Les Tontons Truqueurs, créateurs d’effets spéciaux, se sont adossés à France TV Studio en 2021 — Photo : Les Tontons Truqueurs

Si l’ambition de l’appel à projets "La Grande Fabrique de l’Image", ouvert en 2021 par l’État dans le cadre du plan France 2030, vise à doubler les capacités de tournage en France, alors l’opération met clairement en vedette l’écosystème régional du cinéma et de l’audiovisuel. Onze des 68 lauréats annoncés au printemps se trouvent en Occitanie et se partageront 51 millions d’euros de dotations, en plus des investissements portés par les porteurs de projets. La région, qui détenait déjà un record national hors Paris avec 3 000 jours de tournage par an – soit cinq fois plus qu’en 2016 –, veut faire beaucoup mieux à l’avenir. Avec les projets labellisés, la surface de tournage des studios occitans atteindra bientôt 25 000 m3. Et le secteur audiovisuel vise le seuil des 13 000 emplois d’ici deux ans, égalant la filière du spatial…

France Télévisions consolide ses ambitions

Dans cette dynamique triomphale, Montpellier se taille la part du lion. La Métropole héraultaise accueille déjà plus de 800 jours de tournage par an, contre moins de 100 à Toulouse. Elle compte à elle seule huit des onze projets lauréats en région, soit un potentiel de 2 000 créations d’emplois. "Montpellier profite de trois atouts : une démarche solidaire entre la Région, la Métropole et les intercommunalités voisines, une importante capacité à faire des porteurs de projets, et le potentiel d’un écosystème complet, incluant écoles, studios et secteur numérique", juge Michael Delafosse, maire-président de Montpellier Méditerranée Métropole.

Si La Grande Fabrique de l’Image distingue aussi les studios de création numérique -dont le studio d’animation toulousain TAT - les annonces les plus spectaculaires concernent les studios de tournage de films et séries télé. En 2018, Montpellier avait frappé un grand coup avec l’inauguration des studios de France TV Studio, filiale de diversification de France Télévisions, dans la commune limitrophe de Vendargues. En cinq ans, le groupe a investi plus de 20 millions d’euros pour bâtir et renforcer cette infrastructure de production audiovisuelle de 16 000 m2, dont 4 000 m2 pour les tournages. Aux deux studios initiaux se sont rajoutés deux studios de plus en 2022, sans compter les 60 métiers implantés sur place, dont une menuiserie pour les décors (600 m2), un atelier de peinture (250 m2) et un espace de postproduction (600 m2). Quelque 2 500 collaborateurs participent, chaque année, au tournage de deux séries à succès, Un si grand soleil (3,6 millions de téléspectateurs par jour) et Ici tout commence.

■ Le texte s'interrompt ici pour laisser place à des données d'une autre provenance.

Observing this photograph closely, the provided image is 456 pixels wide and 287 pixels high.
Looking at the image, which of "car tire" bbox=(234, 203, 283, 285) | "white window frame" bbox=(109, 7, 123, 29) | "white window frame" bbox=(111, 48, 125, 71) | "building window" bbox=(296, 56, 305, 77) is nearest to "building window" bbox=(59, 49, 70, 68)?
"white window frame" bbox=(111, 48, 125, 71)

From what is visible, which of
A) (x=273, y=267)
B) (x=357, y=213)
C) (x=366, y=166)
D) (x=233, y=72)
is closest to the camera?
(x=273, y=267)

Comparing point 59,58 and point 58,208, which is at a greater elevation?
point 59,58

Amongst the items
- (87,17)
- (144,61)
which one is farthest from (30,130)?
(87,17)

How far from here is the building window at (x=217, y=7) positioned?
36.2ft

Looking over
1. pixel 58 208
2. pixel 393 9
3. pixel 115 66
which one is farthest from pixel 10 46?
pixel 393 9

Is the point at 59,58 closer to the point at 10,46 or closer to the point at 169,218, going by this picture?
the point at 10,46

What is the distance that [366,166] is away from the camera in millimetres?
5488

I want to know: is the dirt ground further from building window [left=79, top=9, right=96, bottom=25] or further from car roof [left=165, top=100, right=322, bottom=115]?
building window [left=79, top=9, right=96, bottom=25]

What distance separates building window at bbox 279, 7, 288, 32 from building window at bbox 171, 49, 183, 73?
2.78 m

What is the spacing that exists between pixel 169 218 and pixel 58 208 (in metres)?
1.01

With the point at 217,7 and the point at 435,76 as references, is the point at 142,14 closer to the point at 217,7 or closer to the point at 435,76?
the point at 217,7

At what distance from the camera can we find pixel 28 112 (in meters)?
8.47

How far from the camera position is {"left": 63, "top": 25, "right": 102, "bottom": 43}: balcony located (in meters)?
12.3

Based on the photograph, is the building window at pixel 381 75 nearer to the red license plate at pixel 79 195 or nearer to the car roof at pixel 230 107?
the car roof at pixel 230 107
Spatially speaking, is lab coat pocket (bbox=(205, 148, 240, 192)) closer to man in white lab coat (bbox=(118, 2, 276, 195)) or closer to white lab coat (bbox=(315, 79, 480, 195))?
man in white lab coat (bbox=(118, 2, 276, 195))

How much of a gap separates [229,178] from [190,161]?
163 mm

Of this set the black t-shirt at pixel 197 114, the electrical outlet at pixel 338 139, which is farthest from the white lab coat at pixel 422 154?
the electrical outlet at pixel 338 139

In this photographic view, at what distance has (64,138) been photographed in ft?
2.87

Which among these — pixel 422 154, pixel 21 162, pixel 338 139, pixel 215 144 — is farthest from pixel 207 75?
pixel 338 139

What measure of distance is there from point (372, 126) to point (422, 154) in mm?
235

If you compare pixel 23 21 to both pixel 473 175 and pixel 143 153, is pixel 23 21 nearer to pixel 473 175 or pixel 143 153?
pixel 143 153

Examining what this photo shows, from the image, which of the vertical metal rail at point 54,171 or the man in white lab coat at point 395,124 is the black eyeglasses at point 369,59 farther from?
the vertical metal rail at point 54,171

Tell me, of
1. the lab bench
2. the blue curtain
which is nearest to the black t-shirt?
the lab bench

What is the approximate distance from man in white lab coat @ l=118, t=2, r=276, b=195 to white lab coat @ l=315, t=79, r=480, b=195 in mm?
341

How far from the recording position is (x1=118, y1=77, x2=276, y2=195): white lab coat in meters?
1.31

Dans le cadre de France 2030, le projet de France TV Studio consiste à doubler la capacité de tournage, avec 4 000 m2 supplémentaires d’ici 2025. Mais il vise surtout à créer un nouveau hub d’activités autour du site : pour cela, France TV Studio s’est associée à la société marseillaise Proudreed, qui a la maîtrise foncière de 11 ha dans le même périmètre. L’objectif est d’attirer des entreprises et des organismes (écoles, prestataires, fournisseurs, studios d’animation ou d’effets spéciaux, etc.) qui pourront bénéficier de l’offre de services déjà en place. L’investissement global se monte à 30 millions d’euros. "Au-delà des plateaux de tournage, nous disposons de capacités de services importantes : décors réels, décors virtuels, peinture, bureaux, loges… Notre ambition est de renforcer cette offre pour être au plus près des entreprises. Il y a un besoin urgent de se regrouper et mutualiser des moyens pour attirer plus de productions. L’audiovisuel est une compétition planétaire. Les plus grands studios mondiaux regardent les infrastructures disponibles à six mois, sinon ils vont voir ailleurs", analyse Olivier Roelens, producteur exécutif pour France TV Studio. Cette activité de prestataire a déjà largement commencé : la société est notamment intervenue comme opérateur technique sur une prochaine mini-série de Netflix, Monsieur Spade.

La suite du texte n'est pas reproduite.